Q-Q Plots (Quantile-Quantile Plots)¶
Overview¶
A Q-Q plot compares the quantiles of the dataset with the quantiles of a theoretical normal distribution. If the data is normally distributed, the points on the Q-Q plot should fall along a straight diagonal line. Deviations from this line indicate departures from normality.
Q-Q Plot with Normal Distribution¶
import numpy as np
import matplotlib.pyplot as plt
import scipy.stats as stats
def plot_qq_with_custom_spines(data, dist="norm", sparams=(), figsize=(12, 3)):
"""
Generates a Q-Q plot to assess if the data follows the specified distribution.

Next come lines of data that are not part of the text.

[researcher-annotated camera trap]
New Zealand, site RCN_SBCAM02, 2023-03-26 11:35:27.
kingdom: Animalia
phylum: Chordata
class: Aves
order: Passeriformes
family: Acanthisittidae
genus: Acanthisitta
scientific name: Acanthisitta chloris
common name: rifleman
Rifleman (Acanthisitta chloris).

Adjusts the spines for a cleaner visual appearance.
Parameters:
- data (array-like): The input dataset to plot.
- dist (str): The theoretical distribution to compare against (default: "norm").
- sparams (tuple): Shape parameters for the specified distribution.
- figsize (tuple): The size of the plot (width, height).
Returns:
- None: Displays the Q-Q plot.
"""
fig, ax = plt.subplots(figsize=figsize)
stats.probplot(data, dist=dist, sparams=sparams, plot=ax)
ax.spines[["top", "right"]].set_visible(False)
ax.set_title('Q-Q Plot')
ax.set_xlabel('Theoretical Quantiles')
ax.set_ylabel('Ordered Values')
plt.show()
if __name__ == "__main__":
np.random.seed(0)
sample_data = np.random.normal(loc=0, scale=1, size=1000)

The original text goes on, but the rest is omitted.